Every day, journalists report on medical claims made by supposed “experts.” But we shouldn’t take their advice at face value, as more evidence points to how health care news fails to properly inform the public.
Digital Journal — Recently, Katie Couric and CBS Evening News warned viewers about the dangers of Lasik vision correction procedures in a segment chillingly called The Dark Side of Eye Surgery. It included the requisite detractor doctor saying Lasik “is a terrible idea.” Another doctor claims the surgery “produces overwhelming joy and happiness.” The story outlines the risks and problems associated with this surgery, all within two minutes.
But Gary Schwitzer, a professor of journalism at the University of Minnesota, wasn’t happy with the CBS report. As publisher of HealthNewsReview.org, he reviews medical news for balance and accuracy, rating articles on a scorecard to determine if reports conveyed the most thorough info possible. Schwitzer had a few issues with The Dark Side of Eye Surgery:
“It fails to make clear that the Lasik procedure is elective and expensive… It fails to cite facts regarding what may be the most important measure of surgical success/patient satisfaction: The ability to see well without glasses… The segment fails to describe which side effects is permanent, and what proportion are disabling.”
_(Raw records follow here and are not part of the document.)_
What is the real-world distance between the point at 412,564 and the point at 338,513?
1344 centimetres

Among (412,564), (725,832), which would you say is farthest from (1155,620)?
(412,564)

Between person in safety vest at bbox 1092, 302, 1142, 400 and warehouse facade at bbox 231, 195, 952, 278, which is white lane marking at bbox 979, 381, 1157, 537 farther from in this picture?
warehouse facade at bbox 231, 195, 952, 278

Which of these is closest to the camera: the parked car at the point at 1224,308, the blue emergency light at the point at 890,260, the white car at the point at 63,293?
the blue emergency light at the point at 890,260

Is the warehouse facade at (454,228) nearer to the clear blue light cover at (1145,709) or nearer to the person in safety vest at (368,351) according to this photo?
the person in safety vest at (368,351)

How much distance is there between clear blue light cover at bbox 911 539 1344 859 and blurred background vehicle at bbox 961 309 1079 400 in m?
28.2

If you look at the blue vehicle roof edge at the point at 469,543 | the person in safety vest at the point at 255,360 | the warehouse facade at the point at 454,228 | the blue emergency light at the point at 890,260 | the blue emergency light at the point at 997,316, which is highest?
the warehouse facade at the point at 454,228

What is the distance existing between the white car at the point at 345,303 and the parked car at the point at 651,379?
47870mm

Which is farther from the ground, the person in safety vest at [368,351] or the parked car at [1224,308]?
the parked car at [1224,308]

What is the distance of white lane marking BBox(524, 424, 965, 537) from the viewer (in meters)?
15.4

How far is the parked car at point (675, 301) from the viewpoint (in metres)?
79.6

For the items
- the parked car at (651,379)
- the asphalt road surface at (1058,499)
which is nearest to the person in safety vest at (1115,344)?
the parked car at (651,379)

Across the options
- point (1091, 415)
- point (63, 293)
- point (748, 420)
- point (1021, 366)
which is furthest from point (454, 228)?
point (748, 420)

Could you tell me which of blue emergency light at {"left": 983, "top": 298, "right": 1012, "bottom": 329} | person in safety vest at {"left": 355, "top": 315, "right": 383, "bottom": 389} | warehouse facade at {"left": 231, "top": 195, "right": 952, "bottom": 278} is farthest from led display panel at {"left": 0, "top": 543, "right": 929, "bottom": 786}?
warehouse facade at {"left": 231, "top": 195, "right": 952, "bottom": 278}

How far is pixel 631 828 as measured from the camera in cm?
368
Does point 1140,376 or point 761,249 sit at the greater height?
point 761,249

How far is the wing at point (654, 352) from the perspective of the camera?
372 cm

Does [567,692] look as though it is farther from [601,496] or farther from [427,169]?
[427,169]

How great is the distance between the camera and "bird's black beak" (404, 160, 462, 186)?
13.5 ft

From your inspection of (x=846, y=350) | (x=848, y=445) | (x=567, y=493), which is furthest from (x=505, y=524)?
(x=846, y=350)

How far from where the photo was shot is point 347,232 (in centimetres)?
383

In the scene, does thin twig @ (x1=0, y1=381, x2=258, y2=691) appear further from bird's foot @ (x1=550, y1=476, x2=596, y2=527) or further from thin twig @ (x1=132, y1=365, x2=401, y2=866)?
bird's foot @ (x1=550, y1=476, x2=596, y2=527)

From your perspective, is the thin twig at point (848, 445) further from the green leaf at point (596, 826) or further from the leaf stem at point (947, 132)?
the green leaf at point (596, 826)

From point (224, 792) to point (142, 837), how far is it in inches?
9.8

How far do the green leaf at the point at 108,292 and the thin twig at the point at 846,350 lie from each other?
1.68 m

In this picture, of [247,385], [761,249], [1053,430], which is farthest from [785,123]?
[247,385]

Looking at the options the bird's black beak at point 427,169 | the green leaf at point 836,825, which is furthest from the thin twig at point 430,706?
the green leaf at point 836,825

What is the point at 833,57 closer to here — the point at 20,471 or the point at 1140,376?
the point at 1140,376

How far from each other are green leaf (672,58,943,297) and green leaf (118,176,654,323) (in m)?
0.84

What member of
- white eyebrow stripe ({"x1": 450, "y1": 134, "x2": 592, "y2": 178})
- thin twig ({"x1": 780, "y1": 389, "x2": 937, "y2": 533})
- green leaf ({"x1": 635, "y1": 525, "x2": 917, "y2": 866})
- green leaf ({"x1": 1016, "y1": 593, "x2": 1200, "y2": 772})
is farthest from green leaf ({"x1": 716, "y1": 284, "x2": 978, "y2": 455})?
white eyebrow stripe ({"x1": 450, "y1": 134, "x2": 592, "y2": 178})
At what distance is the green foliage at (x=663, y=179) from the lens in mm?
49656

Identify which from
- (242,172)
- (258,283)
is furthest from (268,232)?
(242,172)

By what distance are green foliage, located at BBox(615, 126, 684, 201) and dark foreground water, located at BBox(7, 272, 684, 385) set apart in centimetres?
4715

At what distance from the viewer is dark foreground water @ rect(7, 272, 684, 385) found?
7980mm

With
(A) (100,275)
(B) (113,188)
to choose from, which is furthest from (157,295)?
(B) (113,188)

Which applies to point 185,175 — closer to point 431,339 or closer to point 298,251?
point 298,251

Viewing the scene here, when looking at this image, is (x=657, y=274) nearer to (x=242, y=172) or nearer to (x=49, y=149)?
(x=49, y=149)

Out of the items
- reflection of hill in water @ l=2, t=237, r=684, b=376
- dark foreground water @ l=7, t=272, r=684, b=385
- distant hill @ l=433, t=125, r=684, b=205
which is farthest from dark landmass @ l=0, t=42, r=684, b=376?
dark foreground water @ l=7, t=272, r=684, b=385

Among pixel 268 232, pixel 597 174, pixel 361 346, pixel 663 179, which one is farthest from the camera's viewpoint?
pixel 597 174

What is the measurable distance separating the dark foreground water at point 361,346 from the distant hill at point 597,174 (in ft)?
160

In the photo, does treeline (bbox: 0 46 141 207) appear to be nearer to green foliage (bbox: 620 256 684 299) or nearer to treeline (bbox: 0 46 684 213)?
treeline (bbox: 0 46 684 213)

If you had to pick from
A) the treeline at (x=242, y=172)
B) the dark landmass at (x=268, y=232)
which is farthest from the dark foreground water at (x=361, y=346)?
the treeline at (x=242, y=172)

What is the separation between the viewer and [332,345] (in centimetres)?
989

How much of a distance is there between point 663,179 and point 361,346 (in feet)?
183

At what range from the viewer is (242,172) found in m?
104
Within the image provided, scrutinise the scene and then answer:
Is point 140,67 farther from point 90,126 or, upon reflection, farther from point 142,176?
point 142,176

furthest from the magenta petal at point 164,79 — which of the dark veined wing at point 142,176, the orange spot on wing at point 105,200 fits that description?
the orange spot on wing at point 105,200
CBS is not alone in this sharp critique. Schwitzer and his team of reviewers have looked at 544 stories from major news outlets between April 2006 and April 2008. To receive a satisfactory score, journalists had to quote an independent expert uninvolved in the research and they had to attempt to report potential conflicts of interest. Schwitzer says half the stories failed to meet these two criteria.
HealthNewsReview was created to help improve the public’s “critical thinking of some of the claims that are made in health care and made in health care journalism,” Schwitzer said in an interview.
There is good reason for a site like Schwitzer’s, especially in an era where media “experts” are suspect of being in the pocket of major corporations.
Too often, medical professionals appear in radio and TV broadcasts to debunk a health care claim, only to be later unmasked as the recipient of corporate handouts. For instance, all four experts on a radio news program combating links between antidepressants and suicide were found to have financial ties to antidepressant manufacturers. Also, the radio show itself had received funding from Eli Lilly, the maker of Prozac.
In other cases, "breaking medical news" reported in scientific journals can sometimes be tailored to promote drugs from companies that have massive sales and PR budgets, according to a book called 'Our Daily Meds'. According to author and New York Times reporter, Melody Petersen, pharmaceutical companies have a two-pronged approach; go after consumers on one front, and doctors on the other.
In a very startling statistic, Petersen says there is one sales rep for every six physicians in the United States. Petersen explained the relevance of this stat in an interview with ABC:
"There's half a million drug-sponsored meetings or parties or dinners for physicians every year," she said. "It's hundreds per day of these parties that the drug industry sponsors for physicians where the physicians are wined and dined. Actually here in the US, often they're also given a nice cheque for $500 just for attending. And then the drug industry will hire another physician to lecture them on why they should be prescribing one of these new drugs."
This is a very big problem, but some States seem to be trying to do something about it, going so far as to suggest a ban on gifts for doctors, saying "pharmaceutical and medical device industries give gifts, meals and other freebies to doctors to influence what they prescribe." Sounds like the industry needs a prescription for objectivity.
Supposedly independent experts are truly just sneaky marketers trying to win over a gullible public. Medical professionals are held in such high regard, and their credentials are so rarely questioned, that it isn’t difficult to hoodwink lazy journalists who fail to dig deep into the expert’s pockets. Every reporter should be wary of a doctor who is so passionate about debunking health claims, it comes off as strangely aggressive.
Every media outlet should be using their built-in bullshit-detector, as Hemingway wrote. When academic department chairs have ties to industry leaders and major drug manufacturers, the eyebrows should be raised. Raised way up. When health care experts appear on 24/7 news stations to promote the latest gastric bypass surgery, viewers should take their announcements with a large bear-hug of salt. For too long medical expertise has blared into our living rooms without question, without argument. Only now, as sites like HealthNewsReviews.org bring the truth to light, does the public see how jaded every news article can be.
Luckily, the medical establishment wants to fight this problem, too. The Canadian Medical Association Journal found researchers who get funding from drug and medical-device manufacturers are up to 3.5 times as likely to proclaim their study drug or medical device works than are researchers without this funding.
And a Yale University School of Medicine study several years ago found that “financial relationships among industry, scientific investigators, and academic institutions are widespread. Conflicts of interest arising from these ties can influence biomedical research in important ways.”
Critically analyzing health care news is one of the most valuable actions we can take as news readers and viewers. More often than not, our bodies — and our bodies of knowledge — depend on it.